Joseph Gromacki; Kevin Collins; Carissa Coze; Thomas Monson

Other key lawyers:

Edward Prokop


‘Kevin Collins and team are a group of outstanding, engaged M&A lawyers who combine expertise, experience, pragmatism and strategic thinking. They will support your cause with great expertise and guide you with calm, professionalism and foresight through all M&A situations.’

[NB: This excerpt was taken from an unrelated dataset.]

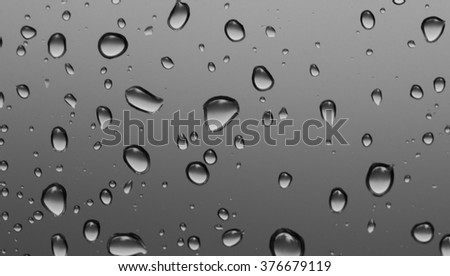Water drops on gray background closeup - stock photo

‘Engagement, courage, customer identification, pragmatism, great expertise and experience.’

Key clients

Archer Daniels Midland Company

General Dynamics Corporation

General Motors Company

Honeywell International Inc.

Lonza Group AG

Schneider Electric

Snyder’s-Lance, Inc.

The Hertz Corporation

US Foods, Inc.

KEMET Corporation

Aon Plc


StarTek, Inc.

Cresco Labs Inc.

Green Thumb Industries

Aurora Cannabis Inc.

Work highlights

  • Advised General Dynamics on its public offering of $4bn of debt securities.
  • Advised Shift Technologies Inc. on its merger agreement with Insurance Acquisition Corp., a NASDAQ-listed special purpose acquisition company.
  • Represented Silgan Holdings Inc. in its acquisition of the dispensing business of the Albea Group for $900m.

Linklaters LLP

Linklaters LLP' US M&A practice stands out for its capability in multi-jurisdictional deals, drawing on the wider firm's global M&A practice groups. The team is recommended for both international clients involved in inbound deals and US clients in outbound deals. It offers comprehensive transaction support, with linked-up US and global capital markets, antitrust and tax practices. Scott Sonnenblick focuses on corporate transactions, including those with cross-border elements. He jointly heads the practice with Peter Cohen-Millstein, who, in addition to transactional work, has extensive expertise in SEC compliance and reporting and governance issues. Both Sonnenblick and Cohen-Millstein are based in New York.

Practice head(s):

Peter Cohen-Millstein; Scott Sonnenblick

Other key lawyers:

Gabriel Silva; Alberto Luzarraga

Key clients

Digital Colony Partners

Marfrig Global Foods S.A.

Montagu Private Equity LLP

Curetis N.V.


Petroleo Brasileiro S.A. – Petrobras

Sibanye Stillwater Limited

Work highlights

  • Advised global investment firm Digital Colony on multiple digital infrastructure transactions including the acquisitions of Highline, Etix and other independent owners and operators of communication infrastructure and data center operators in South America, Europe, Japan and Africa.
  • Advised Marfrig on the $970m acquisition of a 51% interest in the US beef processor National Beef.
  • Advised ASSA ABLOY on its acquisition of LifeSafety Power (LSP), an Illinois-based supplier of integrated access control power solutions for OEMs, integrators and end-users and Olimpia Hardware, a leading provider of glass hardware and accessories in Latin America and the Caribbean.

O'Melveny & Myers LLP

O'Melveny & Myers LLP advises corporate clients and investors on M&A and related transactions, including carve-outs, joint ventures and hostile or contested situations. Eric Zabinski in Century City chairs the M&A practice group.

Practice head(s):

Eric Zabinski

Reed Smith LLP

Reed Smith LLP's M&A group is particularly strong in the private equity space, where the Chicago-based team led by Matthew Petersen and Michael Lee covers LBOs, portfolio acquisitions and exit strategies.